Equipment maker Enterasys Networks Inc. last week announced that it has sold network management software company Aprisma Management Technologies Inc. to a buyout firm in a move intended to help Enterasys better focus and Aprisma position itself as hardware-agnostic.
Enterasys had planned to spin off Aprisma months ago, but that effort was delayed by a U.S. Securities and Exchange Commission (SEC) investigation into Enterasys accounting practices. Enterasys has been reeling since February, when it announced it was being investigated.
The company has laid off about one-third of its staff, and several top executives have resigned.
The sale of Aprisma to Gores Technology Group Inc. of Los Angeles "strengthens our focus on Enterasys' core business, the network needs of enterprise customers," CEO Bill O'Brien said in a statement.
As for Aprisma, the company says it will continue with its focus on service-level management. The SEC investigation will follow Aprisma into its independence. Zeus Kerravala, a vice president at The Yankee Group, says Aprisma will benefit from the sale.
"In some ways, I think the company has missed its opportunity because it remained under Enterasys for too long, and [Enterasys'] recent image problem is affecting all the former Cabletron (Systems Inc.) companies," Kerravala says. "And the bright spot for Aprisma is that it's moving out of the shadow of Enterasys."
Aprisma CEO Mike Skubisz said in a statement that separating from Enterasys should better enable Aprisma to strike deals with other companies. Gores will provide Aprisma with the financial stability it needs to compete effectively, he said.

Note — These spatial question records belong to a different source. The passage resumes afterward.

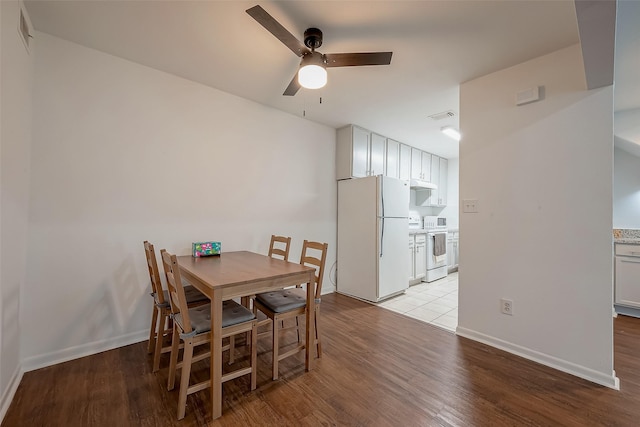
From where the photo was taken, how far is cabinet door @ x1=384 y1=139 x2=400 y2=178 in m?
4.45

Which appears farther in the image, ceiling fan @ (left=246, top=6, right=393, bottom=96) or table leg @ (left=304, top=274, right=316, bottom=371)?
table leg @ (left=304, top=274, right=316, bottom=371)

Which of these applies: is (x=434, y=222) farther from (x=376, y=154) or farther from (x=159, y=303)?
(x=159, y=303)

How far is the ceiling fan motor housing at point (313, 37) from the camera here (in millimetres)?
1929

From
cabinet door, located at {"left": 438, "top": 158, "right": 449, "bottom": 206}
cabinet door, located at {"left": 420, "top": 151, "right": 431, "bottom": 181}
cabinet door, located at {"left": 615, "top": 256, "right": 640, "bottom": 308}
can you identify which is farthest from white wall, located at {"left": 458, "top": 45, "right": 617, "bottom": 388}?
cabinet door, located at {"left": 438, "top": 158, "right": 449, "bottom": 206}

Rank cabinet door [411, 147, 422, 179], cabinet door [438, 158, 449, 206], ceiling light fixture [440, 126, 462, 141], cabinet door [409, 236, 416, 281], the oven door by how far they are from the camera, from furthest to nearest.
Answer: cabinet door [438, 158, 449, 206], cabinet door [411, 147, 422, 179], the oven door, cabinet door [409, 236, 416, 281], ceiling light fixture [440, 126, 462, 141]

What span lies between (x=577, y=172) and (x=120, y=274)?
12.9ft

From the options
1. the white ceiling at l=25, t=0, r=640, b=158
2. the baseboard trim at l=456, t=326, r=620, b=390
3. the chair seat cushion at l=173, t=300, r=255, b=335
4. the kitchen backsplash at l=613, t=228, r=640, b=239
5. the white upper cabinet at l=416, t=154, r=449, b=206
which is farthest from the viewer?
the white upper cabinet at l=416, t=154, r=449, b=206

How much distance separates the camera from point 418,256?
14.6ft

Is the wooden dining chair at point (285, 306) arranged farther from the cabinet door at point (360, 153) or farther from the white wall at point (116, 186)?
the cabinet door at point (360, 153)

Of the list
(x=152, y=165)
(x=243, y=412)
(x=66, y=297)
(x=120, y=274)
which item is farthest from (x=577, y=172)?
(x=66, y=297)

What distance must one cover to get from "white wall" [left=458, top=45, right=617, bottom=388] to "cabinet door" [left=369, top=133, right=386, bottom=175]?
166cm

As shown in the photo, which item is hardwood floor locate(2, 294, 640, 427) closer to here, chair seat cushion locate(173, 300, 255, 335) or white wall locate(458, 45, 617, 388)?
white wall locate(458, 45, 617, 388)

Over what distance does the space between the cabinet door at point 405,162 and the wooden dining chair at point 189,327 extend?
12.5ft

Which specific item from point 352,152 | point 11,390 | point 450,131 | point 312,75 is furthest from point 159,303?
point 450,131
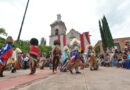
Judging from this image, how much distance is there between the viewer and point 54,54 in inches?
441

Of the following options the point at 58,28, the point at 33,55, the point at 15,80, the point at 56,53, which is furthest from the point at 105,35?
the point at 15,80

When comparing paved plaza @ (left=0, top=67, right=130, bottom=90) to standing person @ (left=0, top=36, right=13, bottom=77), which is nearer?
paved plaza @ (left=0, top=67, right=130, bottom=90)

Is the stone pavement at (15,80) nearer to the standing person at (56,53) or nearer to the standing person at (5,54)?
the standing person at (5,54)

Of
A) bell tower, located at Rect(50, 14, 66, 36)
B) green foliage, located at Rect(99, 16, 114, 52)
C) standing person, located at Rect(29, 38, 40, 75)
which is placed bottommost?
standing person, located at Rect(29, 38, 40, 75)

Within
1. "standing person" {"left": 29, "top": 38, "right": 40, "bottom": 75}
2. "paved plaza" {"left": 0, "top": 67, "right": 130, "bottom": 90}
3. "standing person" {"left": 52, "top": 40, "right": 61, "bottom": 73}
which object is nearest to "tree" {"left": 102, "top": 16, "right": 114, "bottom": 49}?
"standing person" {"left": 52, "top": 40, "right": 61, "bottom": 73}

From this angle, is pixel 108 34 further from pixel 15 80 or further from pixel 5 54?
pixel 15 80

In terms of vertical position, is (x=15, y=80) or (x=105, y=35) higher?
(x=105, y=35)

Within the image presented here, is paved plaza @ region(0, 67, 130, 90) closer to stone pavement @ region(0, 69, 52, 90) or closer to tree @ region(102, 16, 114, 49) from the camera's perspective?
stone pavement @ region(0, 69, 52, 90)

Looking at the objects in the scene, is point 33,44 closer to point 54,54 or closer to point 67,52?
point 54,54

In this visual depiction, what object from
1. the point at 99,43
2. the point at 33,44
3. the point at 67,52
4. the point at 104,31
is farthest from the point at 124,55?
the point at 99,43

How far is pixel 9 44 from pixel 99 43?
73.6 m

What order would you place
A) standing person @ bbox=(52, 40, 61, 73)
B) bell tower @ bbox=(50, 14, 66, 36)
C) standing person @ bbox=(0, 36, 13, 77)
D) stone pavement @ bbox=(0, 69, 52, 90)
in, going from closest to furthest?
stone pavement @ bbox=(0, 69, 52, 90), standing person @ bbox=(0, 36, 13, 77), standing person @ bbox=(52, 40, 61, 73), bell tower @ bbox=(50, 14, 66, 36)

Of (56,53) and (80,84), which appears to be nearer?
(80,84)

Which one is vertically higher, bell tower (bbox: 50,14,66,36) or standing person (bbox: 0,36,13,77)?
bell tower (bbox: 50,14,66,36)
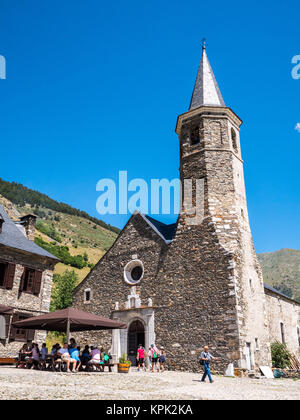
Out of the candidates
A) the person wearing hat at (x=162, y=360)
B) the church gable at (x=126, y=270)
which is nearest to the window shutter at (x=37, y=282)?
the church gable at (x=126, y=270)

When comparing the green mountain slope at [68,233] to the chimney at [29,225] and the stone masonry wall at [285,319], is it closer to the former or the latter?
the chimney at [29,225]

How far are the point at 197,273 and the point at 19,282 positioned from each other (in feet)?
32.0

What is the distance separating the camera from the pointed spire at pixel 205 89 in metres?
21.9

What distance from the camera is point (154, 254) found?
19891 mm

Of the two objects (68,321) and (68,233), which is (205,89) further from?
(68,233)

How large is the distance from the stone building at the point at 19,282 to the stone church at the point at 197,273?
292 cm

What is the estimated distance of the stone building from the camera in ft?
59.1

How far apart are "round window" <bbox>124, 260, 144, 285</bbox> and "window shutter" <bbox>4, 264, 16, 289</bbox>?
624 centimetres

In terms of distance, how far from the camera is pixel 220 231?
17828 mm

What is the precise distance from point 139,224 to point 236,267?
7.12 meters

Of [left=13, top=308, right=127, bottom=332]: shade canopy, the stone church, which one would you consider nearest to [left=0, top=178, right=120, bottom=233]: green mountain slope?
the stone church

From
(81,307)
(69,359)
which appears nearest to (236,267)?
(69,359)

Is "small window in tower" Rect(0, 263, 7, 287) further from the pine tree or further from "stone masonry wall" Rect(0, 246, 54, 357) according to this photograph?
the pine tree

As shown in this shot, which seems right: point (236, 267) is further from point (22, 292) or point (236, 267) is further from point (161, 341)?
point (22, 292)
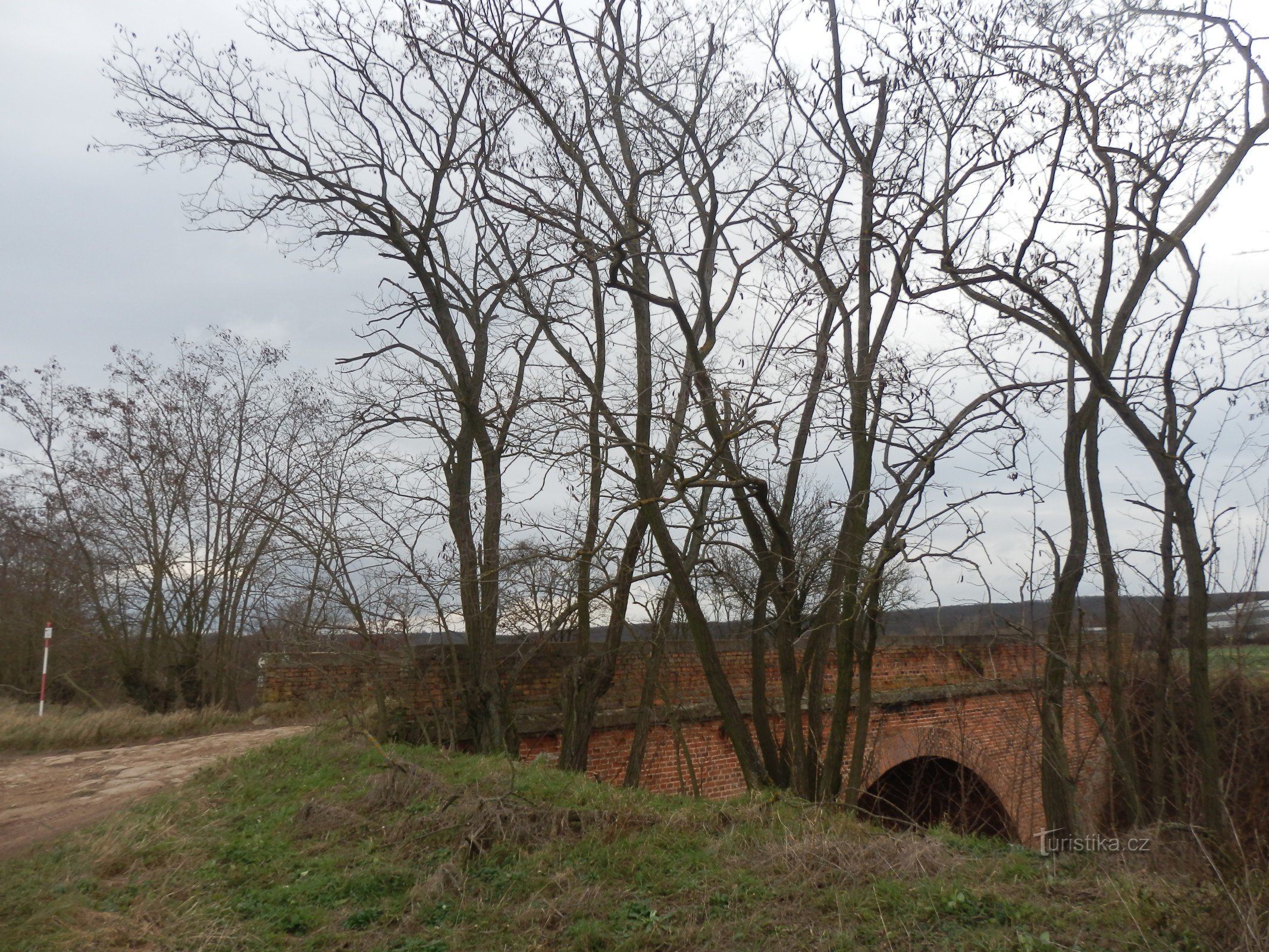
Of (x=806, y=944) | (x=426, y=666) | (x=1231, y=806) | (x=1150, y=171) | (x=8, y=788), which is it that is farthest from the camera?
(x=426, y=666)

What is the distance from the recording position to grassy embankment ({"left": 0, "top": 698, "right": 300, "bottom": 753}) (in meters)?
11.7

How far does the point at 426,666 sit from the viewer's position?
10.2m

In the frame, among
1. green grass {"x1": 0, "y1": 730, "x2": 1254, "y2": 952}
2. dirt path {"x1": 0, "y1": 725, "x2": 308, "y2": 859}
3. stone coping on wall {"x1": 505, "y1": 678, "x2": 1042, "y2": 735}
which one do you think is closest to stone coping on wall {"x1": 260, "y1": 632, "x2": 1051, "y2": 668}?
stone coping on wall {"x1": 505, "y1": 678, "x2": 1042, "y2": 735}

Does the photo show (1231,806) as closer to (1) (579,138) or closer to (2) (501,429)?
(2) (501,429)

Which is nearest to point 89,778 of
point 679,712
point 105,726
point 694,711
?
point 105,726

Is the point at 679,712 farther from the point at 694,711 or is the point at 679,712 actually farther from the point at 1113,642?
the point at 1113,642


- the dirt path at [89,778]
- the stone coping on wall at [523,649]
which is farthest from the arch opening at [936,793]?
the dirt path at [89,778]

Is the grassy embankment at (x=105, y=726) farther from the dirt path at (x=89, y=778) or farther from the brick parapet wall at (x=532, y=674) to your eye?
the brick parapet wall at (x=532, y=674)

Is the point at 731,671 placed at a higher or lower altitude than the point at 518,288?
lower

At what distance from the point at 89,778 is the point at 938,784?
12.4m

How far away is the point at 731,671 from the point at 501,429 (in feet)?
16.7

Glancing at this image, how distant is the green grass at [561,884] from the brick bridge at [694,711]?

Gores will acquire all Aprisma's assets, customers, products and employees in the transaction, though Aprisma's headquarters will remain in Portsmouth, N.H.
Aprisma, like Enterasys, has been struggling. The company, known for its Spectrum management products, laid off 15 percent of its staff earlier this year.
Kim Kloskey, lead WAN data network engineer at Aurora Health Care in Milwaukee and a Spectrum software user, says she is optimistic about the purchase.
"It is a positive move and allows for hopefully additional development of the Spectrum software in strategic areas that we at Aurora are concerned about," Kloskey says. She says Aprisma informed customers in advance that it was looking for private investors to help it gain independence from Enterasys.
Aprisma and Enterasys initially were spun off from Cabletron when the company announced a major restructuring in February 2000, under which it divided into four parts. Global Network Technology Services and Riverstone Networks Inc. were the other two spinoffs.